##### Selected excerpt

Re: regular fsck runs are too disturbing

2007-10-01 Thread Waldemar Kornewald
On 10/1/07, Markus Hitter [EMAIL PROTECTED] wrote:

 Am 01.10.2007 um 00:16 schrieb Anthony Yarusso:

  How would it work in the background after your drives are mounted?

Did you ever use WinXP and run chkdsk from the command line? It warns
you that it can't *correct* errors (a reboot is needed if errors are
found), but it can at least *detect* errors on a mounted and active
partition (even the boot partition, in case you wondered). Why should
Linux not be able to copy this behavior?

 I'm not aware wether current fsck supports it, but nothing technical
 stops you to _check_ a drive while being mounted r/w. In the
 (hopefully rare) case you find some issue you'd have to ask the user
 to take action, i.e. reboot the machine.

Exactly!

Regards,
Waldemar Kornewald

-- 
Ubuntu-devel-discuss mailing list
Ubuntu-devel-discuss@lists.ubuntu.com
Modify settings or unsubscribe at: 
https://lists.ubuntu.com/mailman/listinfo/ubuntu-devel-discuss


Re: regular fsck runs are too disturbing

2007-10-01 Thread Waldemar Kornewald
On 10/1/07, Luke Yelavich [EMAIL PROTECTED] wrote:
 So what happens when users install a distro that either doesn't check their 
 filesystem
 regularly, or attempts to check in background, which can't be completed due 
 to system activity
 etc, and they loose their data? I'd be thinking that having the filesystem 
 periodically checked
 would be a good thing, to ensure my data stays in tact.

##########

» Brief 1
Translate this sentence from the fsck thread into Spanish: "Why should Linux not be able to copy this behavior?"
» Brief 2
In the fsck thread, what does chkdsk warn when it is run from the command line in WinXP?
» Brief 3
According to the fsck thread, why does Luke Yelavich think having the filesystem checked periodically is a good thing?
None of the items are needed.

##### Material supplied

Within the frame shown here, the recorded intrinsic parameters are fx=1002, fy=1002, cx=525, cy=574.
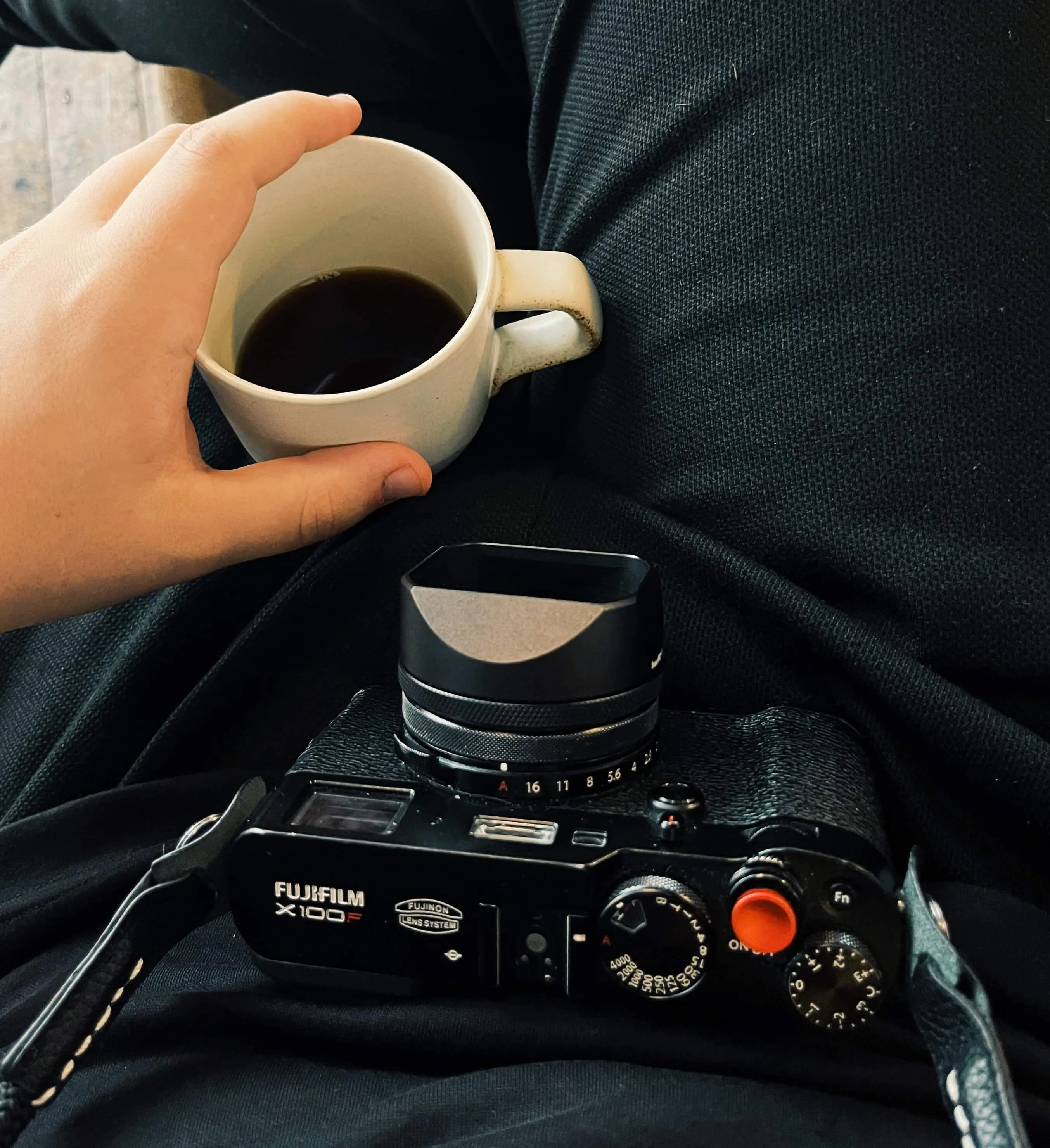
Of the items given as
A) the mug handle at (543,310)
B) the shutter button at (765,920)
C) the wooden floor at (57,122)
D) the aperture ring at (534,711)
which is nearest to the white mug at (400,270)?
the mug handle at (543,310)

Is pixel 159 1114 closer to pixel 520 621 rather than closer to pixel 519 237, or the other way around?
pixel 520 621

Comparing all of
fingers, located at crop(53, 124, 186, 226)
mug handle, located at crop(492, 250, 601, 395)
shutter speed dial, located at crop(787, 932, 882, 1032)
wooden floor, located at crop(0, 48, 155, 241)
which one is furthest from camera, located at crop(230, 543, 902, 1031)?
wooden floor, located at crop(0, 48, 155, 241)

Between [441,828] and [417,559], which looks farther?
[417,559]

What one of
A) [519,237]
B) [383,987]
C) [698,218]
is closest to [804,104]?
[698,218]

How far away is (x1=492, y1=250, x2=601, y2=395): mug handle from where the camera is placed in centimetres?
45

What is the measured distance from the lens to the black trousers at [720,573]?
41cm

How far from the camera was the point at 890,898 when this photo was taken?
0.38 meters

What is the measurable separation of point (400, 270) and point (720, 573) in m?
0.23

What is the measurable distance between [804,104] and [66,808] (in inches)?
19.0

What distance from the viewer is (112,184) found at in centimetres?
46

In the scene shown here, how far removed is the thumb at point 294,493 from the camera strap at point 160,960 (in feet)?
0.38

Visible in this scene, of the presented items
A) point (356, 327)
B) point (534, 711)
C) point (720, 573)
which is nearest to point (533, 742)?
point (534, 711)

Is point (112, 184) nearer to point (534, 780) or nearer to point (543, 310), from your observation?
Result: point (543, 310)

##########

» Expected output 1
¿Por qué Linux no debería poder copiar este comportamiento?

» Expected output 2
It warns that it can't correct errors and that a reboot is needed if errors are found.

» Expected output 3
He worries about users whose distro either doesn't check the filesystem regularly or tries to check it in the background, where system activity can keep the check from completing, and who then lose their data. Periodic checks would help ensure the data stays intact.